BY Godwin Oritse
MOBIL Producing Nigeria Unlimited, has warned that Nigeria’s crude oil and gas production risks a decline of 40 percent in the next 10 years if urgent steps were not taken to maintain or increase the current level of production.
While unveiling its 2012 outlook for the energy industry, Exxonmobil disclosed that it would need about $11 billion investment to increase its production level in Nigeria, adding that since oil was discovered in Nigeria, the industry has not experienced a real growth.
Speaking to newsmen in Lagos yesterday, General Manager, Operational Technical Geoscience Department of Exxonmobli, Mr.
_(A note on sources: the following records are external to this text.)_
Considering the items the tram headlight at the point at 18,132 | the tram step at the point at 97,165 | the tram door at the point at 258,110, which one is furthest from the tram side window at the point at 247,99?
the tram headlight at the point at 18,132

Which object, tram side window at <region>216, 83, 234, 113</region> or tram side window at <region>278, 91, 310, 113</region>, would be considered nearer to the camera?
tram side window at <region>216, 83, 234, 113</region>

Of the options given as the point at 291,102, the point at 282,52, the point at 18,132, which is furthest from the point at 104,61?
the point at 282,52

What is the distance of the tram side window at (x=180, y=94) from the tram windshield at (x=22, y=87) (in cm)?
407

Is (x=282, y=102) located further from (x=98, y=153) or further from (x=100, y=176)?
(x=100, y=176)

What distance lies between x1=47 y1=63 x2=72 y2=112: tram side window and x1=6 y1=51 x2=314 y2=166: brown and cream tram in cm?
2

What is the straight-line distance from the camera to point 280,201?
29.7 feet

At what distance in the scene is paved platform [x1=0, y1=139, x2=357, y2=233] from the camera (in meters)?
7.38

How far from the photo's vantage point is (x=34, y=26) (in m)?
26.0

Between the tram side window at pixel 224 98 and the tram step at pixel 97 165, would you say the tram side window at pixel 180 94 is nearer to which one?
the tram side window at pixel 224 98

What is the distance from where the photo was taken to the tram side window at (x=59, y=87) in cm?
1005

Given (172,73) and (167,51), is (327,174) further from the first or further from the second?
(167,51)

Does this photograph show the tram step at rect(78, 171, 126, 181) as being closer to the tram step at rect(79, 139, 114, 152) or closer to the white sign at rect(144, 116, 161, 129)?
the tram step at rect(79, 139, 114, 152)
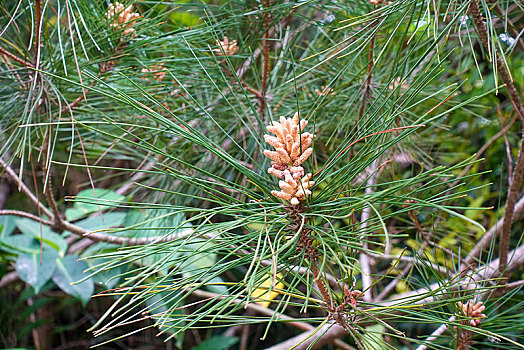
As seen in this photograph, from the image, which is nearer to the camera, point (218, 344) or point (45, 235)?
point (45, 235)

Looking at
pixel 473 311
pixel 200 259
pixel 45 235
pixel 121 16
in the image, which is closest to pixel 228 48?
pixel 121 16

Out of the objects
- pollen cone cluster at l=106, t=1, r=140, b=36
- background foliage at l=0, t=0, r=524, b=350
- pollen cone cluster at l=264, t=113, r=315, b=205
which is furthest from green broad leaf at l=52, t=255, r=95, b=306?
pollen cone cluster at l=264, t=113, r=315, b=205

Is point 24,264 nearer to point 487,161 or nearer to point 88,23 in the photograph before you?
point 88,23

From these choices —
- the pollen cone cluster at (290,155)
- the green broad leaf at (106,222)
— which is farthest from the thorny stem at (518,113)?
the green broad leaf at (106,222)

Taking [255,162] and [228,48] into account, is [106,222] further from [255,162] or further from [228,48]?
[255,162]

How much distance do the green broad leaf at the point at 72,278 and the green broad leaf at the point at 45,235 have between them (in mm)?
25

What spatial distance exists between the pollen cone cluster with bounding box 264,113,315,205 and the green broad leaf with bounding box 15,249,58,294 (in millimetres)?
640

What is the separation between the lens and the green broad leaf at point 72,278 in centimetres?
84

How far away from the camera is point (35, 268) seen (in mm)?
854

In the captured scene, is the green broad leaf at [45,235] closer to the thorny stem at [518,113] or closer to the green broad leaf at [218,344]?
the green broad leaf at [218,344]

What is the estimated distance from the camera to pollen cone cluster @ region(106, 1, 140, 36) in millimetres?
553

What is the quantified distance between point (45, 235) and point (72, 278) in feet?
0.43

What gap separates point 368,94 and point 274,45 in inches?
15.0

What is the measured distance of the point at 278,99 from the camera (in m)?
0.69
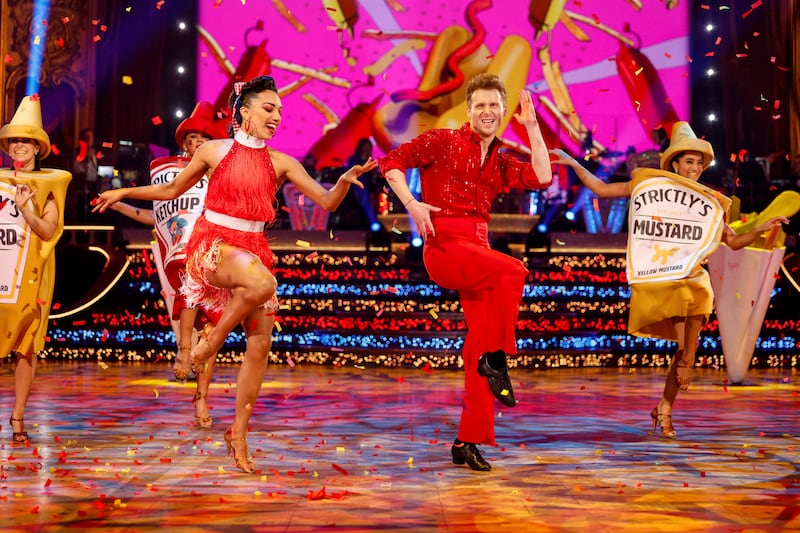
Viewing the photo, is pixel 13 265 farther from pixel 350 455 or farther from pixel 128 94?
pixel 128 94

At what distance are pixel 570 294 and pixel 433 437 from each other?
5.40 metres

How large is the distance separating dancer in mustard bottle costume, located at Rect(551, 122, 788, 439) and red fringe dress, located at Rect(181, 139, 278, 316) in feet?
6.19

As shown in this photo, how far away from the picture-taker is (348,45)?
14898 mm

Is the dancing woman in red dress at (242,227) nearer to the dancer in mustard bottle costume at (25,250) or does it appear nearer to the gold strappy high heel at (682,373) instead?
the dancer in mustard bottle costume at (25,250)

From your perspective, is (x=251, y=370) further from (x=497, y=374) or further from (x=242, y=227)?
(x=497, y=374)

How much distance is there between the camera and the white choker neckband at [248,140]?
4.66 metres

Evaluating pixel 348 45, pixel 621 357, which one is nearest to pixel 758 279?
pixel 621 357

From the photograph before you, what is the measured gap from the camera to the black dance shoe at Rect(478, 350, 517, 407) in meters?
4.47

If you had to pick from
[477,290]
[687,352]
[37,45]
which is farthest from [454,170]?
[37,45]

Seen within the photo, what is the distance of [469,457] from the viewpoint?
462 cm

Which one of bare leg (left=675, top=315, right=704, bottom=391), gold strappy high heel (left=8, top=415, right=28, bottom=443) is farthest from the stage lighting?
gold strappy high heel (left=8, top=415, right=28, bottom=443)

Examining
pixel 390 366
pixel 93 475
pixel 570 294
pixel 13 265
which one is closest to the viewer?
pixel 93 475

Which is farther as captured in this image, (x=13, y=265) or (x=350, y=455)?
(x=13, y=265)

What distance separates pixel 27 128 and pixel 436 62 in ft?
32.7
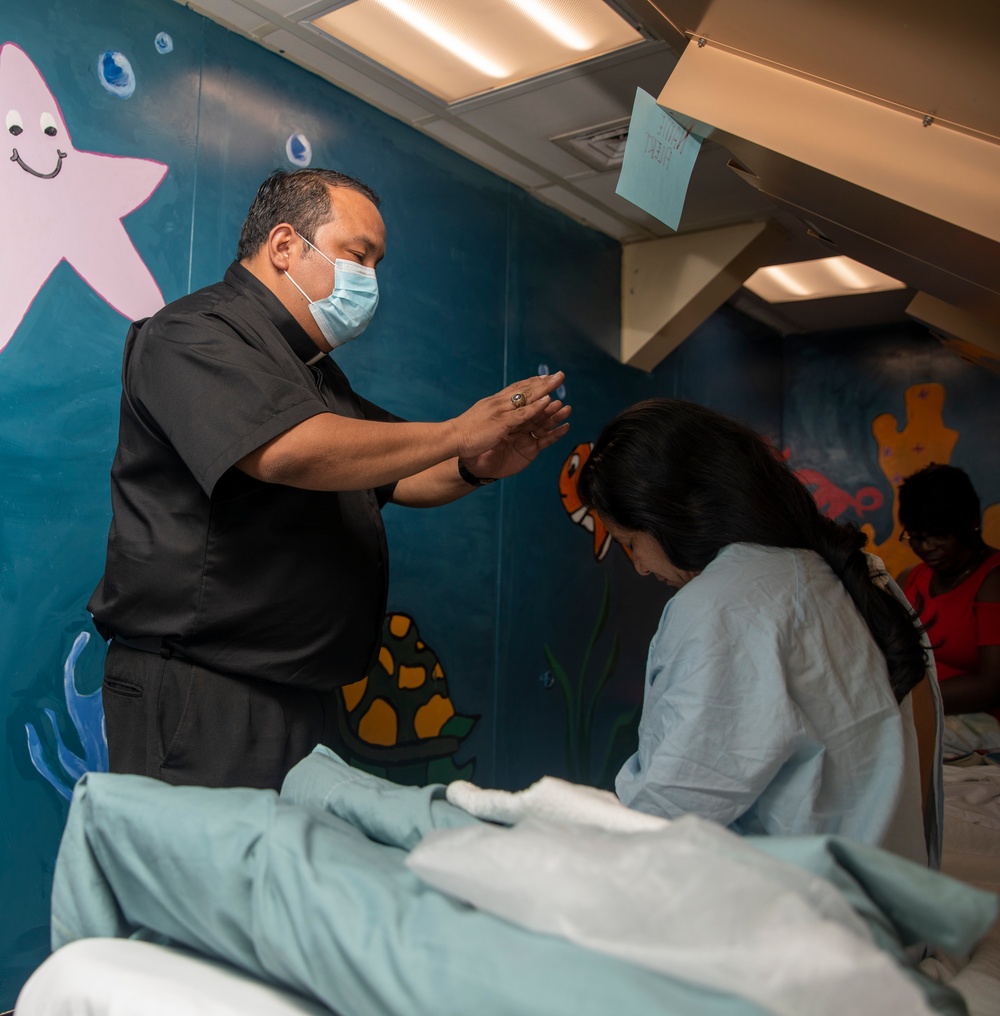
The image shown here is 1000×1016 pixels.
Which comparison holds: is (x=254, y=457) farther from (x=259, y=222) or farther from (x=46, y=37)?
(x=46, y=37)

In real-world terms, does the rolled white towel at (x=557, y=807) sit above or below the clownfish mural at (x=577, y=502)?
below

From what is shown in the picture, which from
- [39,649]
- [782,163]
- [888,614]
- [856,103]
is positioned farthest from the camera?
[39,649]

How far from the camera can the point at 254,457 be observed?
4.67 ft

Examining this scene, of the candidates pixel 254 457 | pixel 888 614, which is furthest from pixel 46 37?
pixel 888 614

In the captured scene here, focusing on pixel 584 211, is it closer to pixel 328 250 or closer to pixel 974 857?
pixel 328 250

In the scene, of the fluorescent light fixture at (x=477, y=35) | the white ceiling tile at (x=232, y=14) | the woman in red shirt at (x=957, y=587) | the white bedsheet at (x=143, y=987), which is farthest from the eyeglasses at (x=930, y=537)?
the white bedsheet at (x=143, y=987)

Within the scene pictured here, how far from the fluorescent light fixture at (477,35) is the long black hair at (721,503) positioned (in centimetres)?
134

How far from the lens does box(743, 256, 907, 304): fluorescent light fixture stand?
13.7 feet

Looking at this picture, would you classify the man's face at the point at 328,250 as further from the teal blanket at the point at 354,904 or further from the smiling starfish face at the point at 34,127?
the teal blanket at the point at 354,904

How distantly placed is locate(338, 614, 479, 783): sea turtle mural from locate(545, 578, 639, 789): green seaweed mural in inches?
24.6

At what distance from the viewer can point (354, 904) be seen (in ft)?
2.21

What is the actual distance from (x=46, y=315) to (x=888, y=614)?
1.71 m

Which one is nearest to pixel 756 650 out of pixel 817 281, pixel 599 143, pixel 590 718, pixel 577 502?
pixel 599 143

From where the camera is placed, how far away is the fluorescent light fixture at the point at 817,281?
417 cm
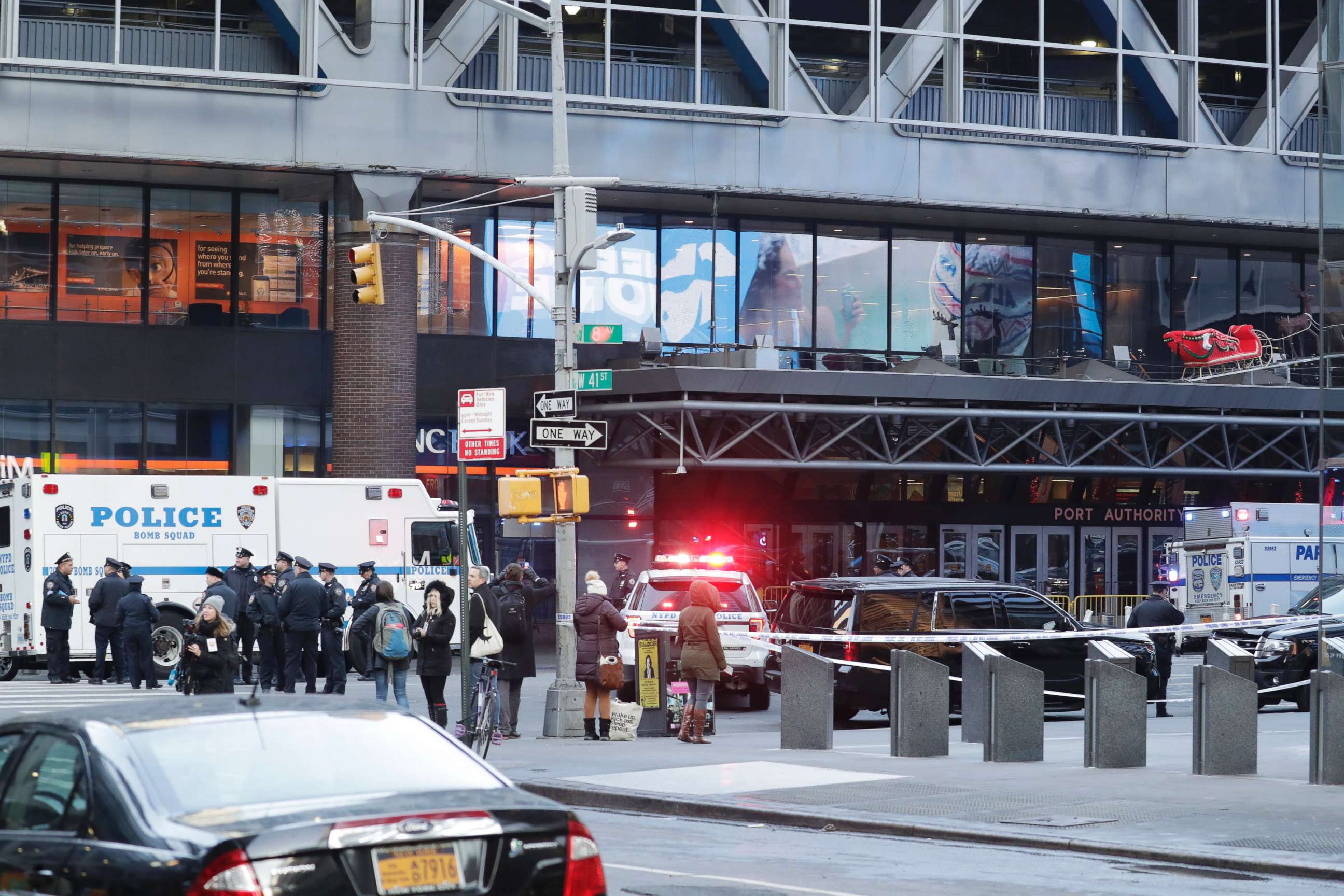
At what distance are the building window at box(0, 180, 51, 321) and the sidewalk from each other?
21.5 meters

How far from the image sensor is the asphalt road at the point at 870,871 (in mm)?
9727

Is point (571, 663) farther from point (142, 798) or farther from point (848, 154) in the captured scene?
point (848, 154)

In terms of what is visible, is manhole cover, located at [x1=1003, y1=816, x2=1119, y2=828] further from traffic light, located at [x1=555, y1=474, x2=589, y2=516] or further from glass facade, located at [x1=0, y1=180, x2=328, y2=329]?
glass facade, located at [x1=0, y1=180, x2=328, y2=329]

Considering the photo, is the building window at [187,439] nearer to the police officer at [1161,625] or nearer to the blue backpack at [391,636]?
the blue backpack at [391,636]

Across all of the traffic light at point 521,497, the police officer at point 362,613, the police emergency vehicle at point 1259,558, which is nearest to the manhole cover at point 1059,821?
the traffic light at point 521,497

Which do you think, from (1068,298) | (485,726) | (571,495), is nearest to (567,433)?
(571,495)

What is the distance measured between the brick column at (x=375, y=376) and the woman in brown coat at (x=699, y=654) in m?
17.3

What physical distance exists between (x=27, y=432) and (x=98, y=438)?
140 centimetres

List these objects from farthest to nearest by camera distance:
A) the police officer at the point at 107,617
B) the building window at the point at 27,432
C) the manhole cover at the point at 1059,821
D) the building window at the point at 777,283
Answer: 1. the building window at the point at 777,283
2. the building window at the point at 27,432
3. the police officer at the point at 107,617
4. the manhole cover at the point at 1059,821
Andrew Ejayeriese, said for Nigeria to sustain its leadership position in Africa, it must create the right condition and take quick decisions that enhance the overall production chain.
He said: “The current draft PIB proposes fiscal and non-fiscal recommendations that will not encourage investment in the industry, nor will it offset natural decline as fields mature.
“An operator needs to reinvest about 50 percent of annual cash flow to keep production flat.
“Without new investments, Nigeria’s production will decline by 40 percent by 2020, while it could potentially grow by nearly 50 percent within same period, with continued and planned investments of $110 billion.
“Without investments, the industry will not replace declining production, let alone grow.
“Clearly, a tragedy for a country blessed with such a significant hydrocarbon endowment. ExxonMobil is supportive of the restructuring objectives and as part of OPTS, is committed to providing industry’s input to the evolution.”
He said Nigeria had the potential to remain the leading hydrocarbon producer and exporter in Africa for the foreseeable future.
He added that it must put measures in place that allow investors to achieve a competitive return, to operate in the most effective and efficient manner possible, and have a stable, fair investment environment.